Extracted text:
Everybody says this, too, but wait.
The multidimensional experience that is Pacifica Koral Reef began life in trumpet player and composer Smith's prodigious imagination, and then found a home on a single sheet of paper, inscribed with sinuous lines, bright blocks of spring green and earthy ochre, radiant pools of blue, circuit-board computations, and ancient glyphs.
You could call it a painting. The University of Chicago's Renaissance Society, which hosted an exhibition of Smith's graphic scores in 2015, probably would.
It's also a portal, as Kaiser and I found when we began, with Smith's inspiration and help, to translate it into sound. Over the course of several recording sessions, made next door to a sumptuous collection of vintage ukuleles and utilizing an array of microphones made of purest Soviet unobtanium, we were transported to locales as dramatically different as a steamy Chicago nightclub, a Third Stream concert hall, the crystalline world under the Antarctic ice, and a lonely Scottish moor (with hints of a lost tanpura droning in the distance).

List of tasks:
• A. Print the part of the passage on Pacifica Koral Reef that opens with the words containing "Everybody says this, too, but" and closes with "2015, probably would.".
• B. Rewrite the paragraph of the passage on Pacifica Koral Reef that begins "It's also a portal" in a shorter form, keeping its main facts.
• C. Take the passage on Pacifica Koral Reef further, starting from its final sentence.
The data after this point comes from a separate source.

Collected data:
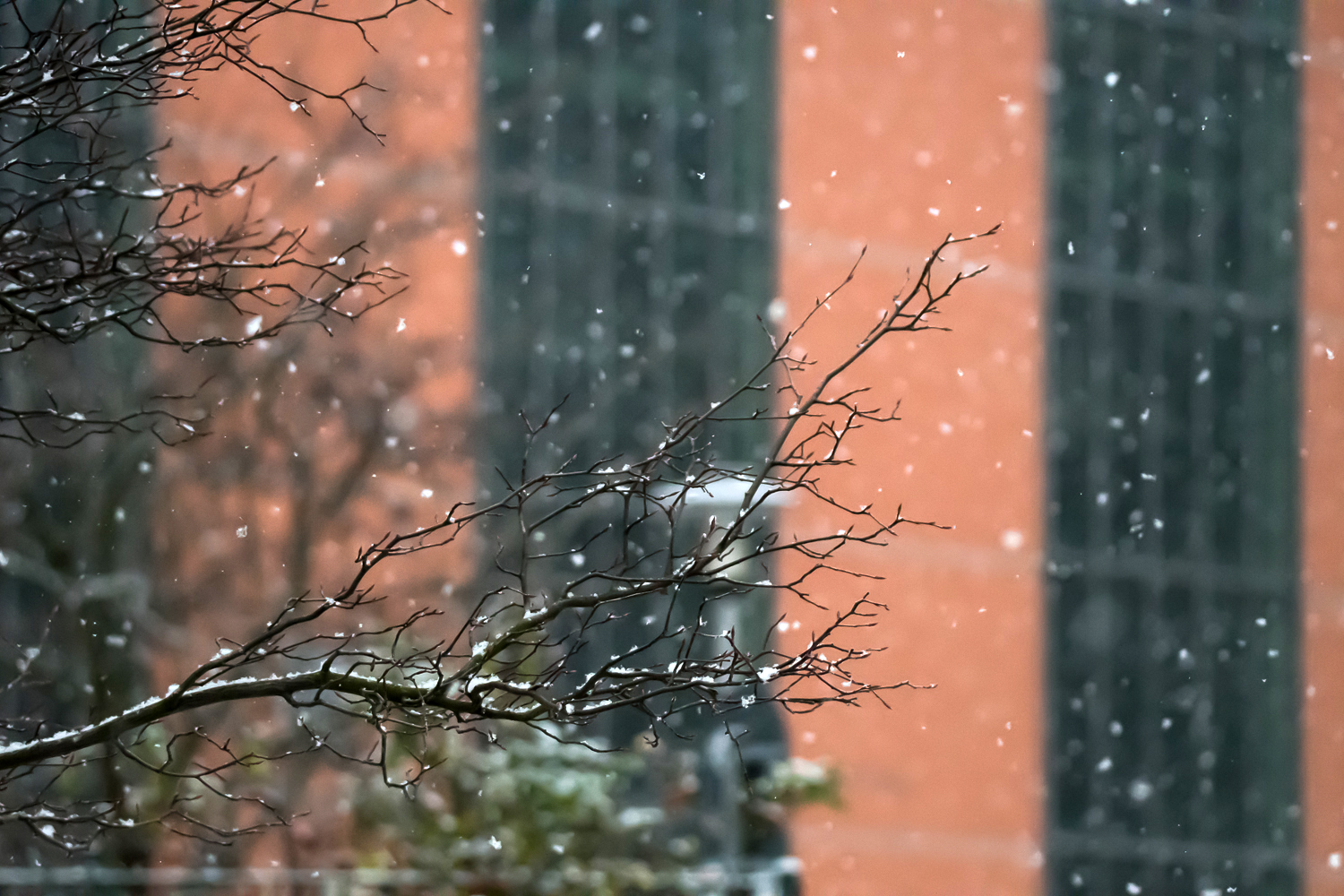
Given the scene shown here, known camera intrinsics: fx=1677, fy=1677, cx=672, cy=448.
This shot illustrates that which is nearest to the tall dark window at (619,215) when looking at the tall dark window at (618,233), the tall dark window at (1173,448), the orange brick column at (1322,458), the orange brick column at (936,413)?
the tall dark window at (618,233)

Expected answers:
• A.
Everybody says this, too, but wait.
The multidimensional experience that is Pacifica Koral Reef began life in trumpet player and composer Smith's prodigious imagination, and then found a home on a single sheet of paper, inscribed with sinuous lines, bright blocks of spring green and earthy ochre, radiant pools of blue, circuit-board computations, and ancient glyphs.
You could call it a painting. The University of Chicago's Renaissance Society, which hosted an exhibition of Smith's graphic scores in 2015, probably would.

• B. It's also a portal: with Smith's inspiration and help, Kaiser and I translated it into sound over several recording sessions, held next to a collection of vintage ukuleles and using Soviet microphones. The sessions took us to a steamy Chicago nightclub, a Third Stream concert hall, the world under the Antarctic ice, and a lonely Scottish moor with hints of a distant tanpura drone.

• C.
Tracking the Pacifica Koral Reef score took us out of familiar habits and into new terrain. It sparked music that will never be duplicated, because if we tried we'd of necessity be expressing a different moment, a different feeling. And it strengthened preexisting bonds of friendship and respect. I met Kaiser in 1978, after seeing a poster advertising a concert of "weird guitar music", and Smith perhaps a year after that, when he led a workshop for improvisers in Vancouver. Meanwhile, Henry has collaborated with Leo on a number of projects, most notably three 2-CD sets and two single album releases with their Yo Miles! band. Henry, who has known Leo since 1976, tells me that he thinks of Wadada as the favorite and wise uncle that he never had in his own family.
All of these visions, connections, and relationships are realized through the score. The music is improvised and ephemeral; the effect is intentional, replicable, and lasting.
That's the beauty of Smith's Ankhrasmation system, which combination of visual stimulation, musical notation, and social philosophy that prompts intuition, imagination, and cooperation.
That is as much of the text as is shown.